Nel corso dei lavori effettuati nel XIX secolo è stato inoltre recuperato per il carattere sacro dell’immagine, durante la demolizione del mosaico della navata, il cosiddetto “Cristo Sole” (sec. V), con la figura di un giovane coronato di aureola (nella foto), ora murato nel cortile del complesso dell’orfanotrofio e chiesa di S. Lucia. Probabilmente apparteneva a un precedente mosaico della basilica di epoca paleocristiana, come “la croce cosmica”, ed era stato riutilizzato nel mosaico del Duomo romanico. Il mosaico della navata, ristrutturato e ricomposto tra XI e il XII secolo, può aver utilizzato frammenti del sec. V e questo può essere successo anche nel presbiterio della stessa epoca con “la croce cosmica”. Nel Duomo romanico questo “giovinetto”, con una aureola di sette raggi, era probabilmente una raffigurazione del Sole. L’immagine del Sole è stata infatti presto assunta dai cristiani per indicare il Cristo come Luce e come Vita ed è così entrata nell’iconografia cristiana. Il Sole-Cristo era raffigurato come un giovinetto imberbe di derivazione dal Sole-Apollo, ma “transignificato”, come scrive Perotti, per indicare il “Cristo”. Anche Lino Cassani, in un suo articolo del 1953, ritiene che si tratti di un’immagine del Sole che per i cristiani indica Cristo e data il mosaico al sec. V, confrontando l’opera con il mosaico di Cristo tra gli apostoli della cappella di S. Aquilino, nella basilica di San Lorenzo di Milano. Il “Cristo-Sole” di Novara si trovava all’interno del mosaico che ricopriva l’intera navata, nella parte centrale della stessa. Durante i lavori della Cattedrale antonelliana perfino il mosaico del presbiterio, di cui si è detto, ha rischiato la distruzione. Rusconi ha infatti riferito che, senza l’intervento di alcuni cittadini che l’impedirono, anche quella parte del pavimento sarebbe stata strappata.

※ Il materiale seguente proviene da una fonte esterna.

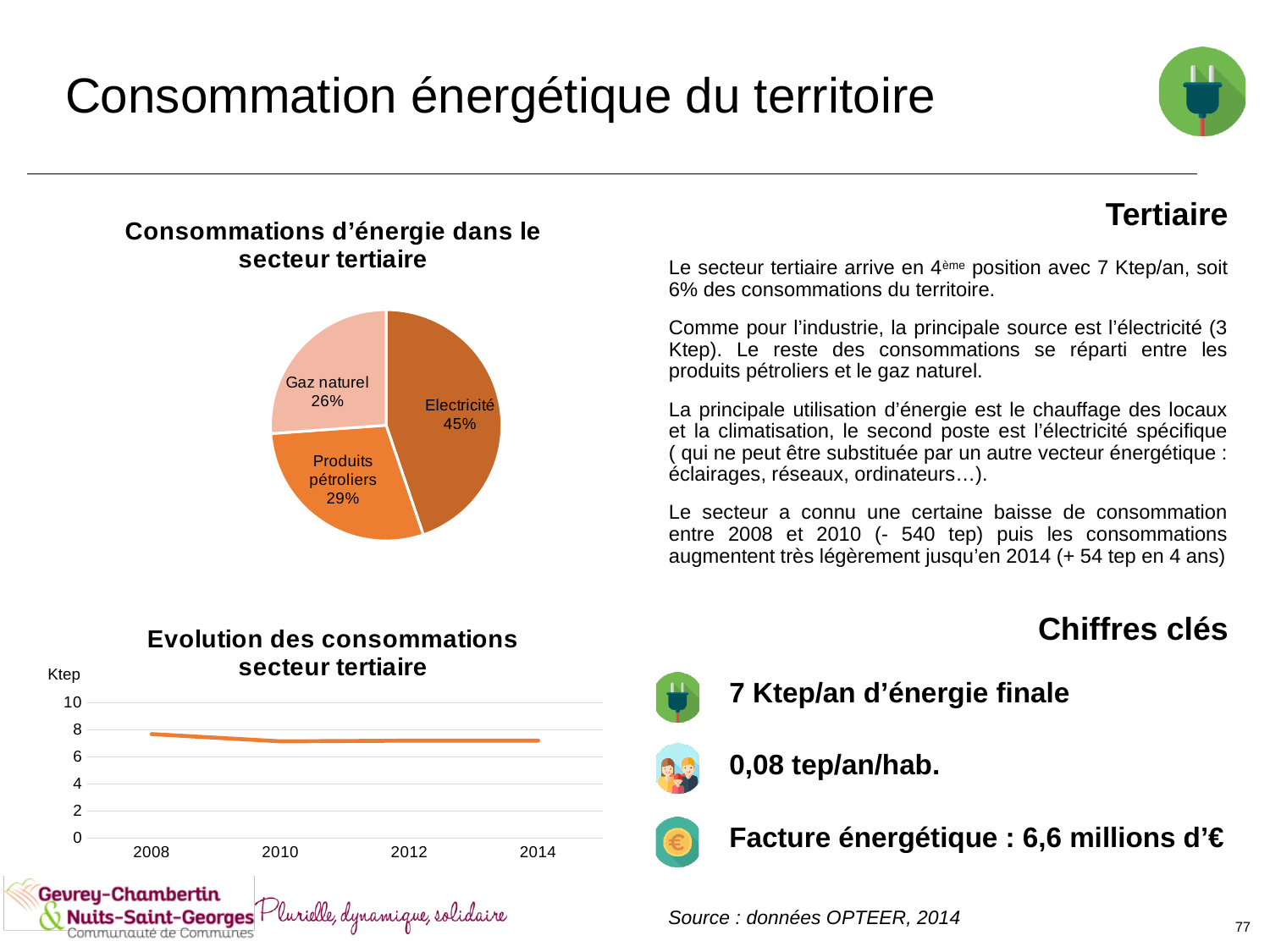
In the pie chart 'Consommations d'énergie dans le secteur tertiaire', what is the difference in percentage points between Electricité and Gaz naturel? 19 percentage points In the chart 'Evolution des consommations secteur tertiaire', is the value for 2014 greater or less than 8 Ktep? less What kind of chart is 'Evolution des consommations secteur tertiaire'? Line chart In the pie chart 'Consommations d'énergie dans le secteur tertiaire', what share do Produits pétroliers have? 29% How many slices does the pie chart 'Consommations d'énergie dans le secteur tertiaire' have? 3 In the pie chart 'Consommations d'énergie dans le secteur tertiaire', which energy source has the smallest share? Gaz naturel In the pie chart 'Consommations d'énergie dans le secteur tertiaire', which is larger: Produits pétroliers or Gaz naturel? Produits pétroliers What unit is shown on the y axis of the chart 'Evolution des consommations secteur tertiaire'? Ktep In the pie chart 'Consommations d'énergie dans le secteur tertiaire', which energy source has the largest share? Electricité In the chart 'Evolution des consommations secteur tertiaire', is the value for 2008 greater or less than 6 Ktep? greater In the pie chart 'Consommations d'énergie dans le secteur tertiaire', what share does Electricité have? 45% In the pie chart 'Consommations d'énergie dans le secteur tertiaire', what share does Gaz naturel have? 26%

Risale invece alla seconda metà del XII secolo il ciclo di affreschi dell’oratorio di San Siro, che si è egualmente salvato, con le storie appunto del santo pavese, realizzate da un artista, che si era formato su fonti bizantine. L’oratorio era l’antica cappella del palazzo vescovile dell’XI secolo, poi trasformata in sacrestia nel secolo XVII per la celebrazione feriale dei canonici. La cappella è formata da una piccola navata. Gli affreschi delle pareti, che si succedono in un duplice registro, raccontano appunto episodi della vita di San Siro di Pavia, così come la troviamo nella “legenda” liturgica carolingia. Il cosiddetto maestro di San Siro muove dalla cultura lombarda e attinge anche a fonti paleocristiane, carolingie ed ottoniane. Anche Novara, tra l’altro, sarebbe stata debitrice verso San Siro, storicamente protovescovo di Pavia, in relazione al suo primo incontro con la fede cristiana. La Crocifissione sulla parete di fondo dell’oratorio è invece opera più tarda, che risale probabilmente ai primi anni del XIV secolo.

Arcata residua del Portico del Paradiso

Quanto al campanile originale romanico, che esiste tuttora, è stato ricostruito nella sua parte alta ed è sormontato da una cupola in rame.

Infine annotiamo che ai quattro archi della Ministreria dei poveri di piazza Duomo è unito quel che resta di una arcata appartenente all’antico portico quattrocentesco del Paradiso (nella foto), portico attraverso il quale il Duomo romanico si affacciava sulla piazza. E’ ciò che resta dopo la demolizione antonelliana.